• [Reading text]:
__________
3. Asynchronous Communications (CUDA IPC)

This is the most critical software challenge. Standard distributed training offloading (like ZeRO-3 or FSDP) relies on collective primitives (like ncclAllGather). These collectives are synchronous: all ranks must enter the communication kernel simultaneously.

In inference, our Source and Sink instances are processing completely different requests. They are inherently asynchronous. We cannot force the Source to "stop and send" when the Sink is ready, as that would kill the Source's throughput.

Instead, we use CUDA IPC (Inter-Process Communication).

The Source process exports a handle to its GPU memory.
The Sink process imports this handle, mapping the Source's memory into its own virtual address space.
The Sink initiates a one-sided torch.copy_ (or cudaMemcpyAsync). The Sink "pulls" the data without the active participation of the Source's process.

This decouples the control flow. The Source crunches away on its batch, oblivious to the fact that the Sink is reading from its HBM.

This means the Source runs at the exact same throughput that your usual deployment does, while your sink is able to operate at a higher batch size, with completely overlapped comms. A rare free lunch!

alt text Figure 4: Using CUDA IPC handles to enable one-sided memory pulls from the Source GPU without synchronization.

Results & Benchmarks

We validated this approach on an H100 setup with Qwen-30B-A3B.
__________
• [Dataset content]:
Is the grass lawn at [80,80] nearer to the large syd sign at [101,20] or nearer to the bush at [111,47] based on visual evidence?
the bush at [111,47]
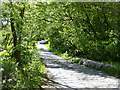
__________
• [Activities]:
**a.** In the CUDA IPC text, what does the Source process export?
**b.** Rewrite the part of the CUDA IPC text that opens with the words containing "The Source process" and closes with "virtual address space.", swapping "handle" for "token".
The listing plays no part in what follows.

• [Responses by item number]:
**a.** A handle to its GPU memory.

**b.**
The Source process exports a token to its GPU memory.
The Sink process imports this token, mapping the Source's memory into its own virtual address space.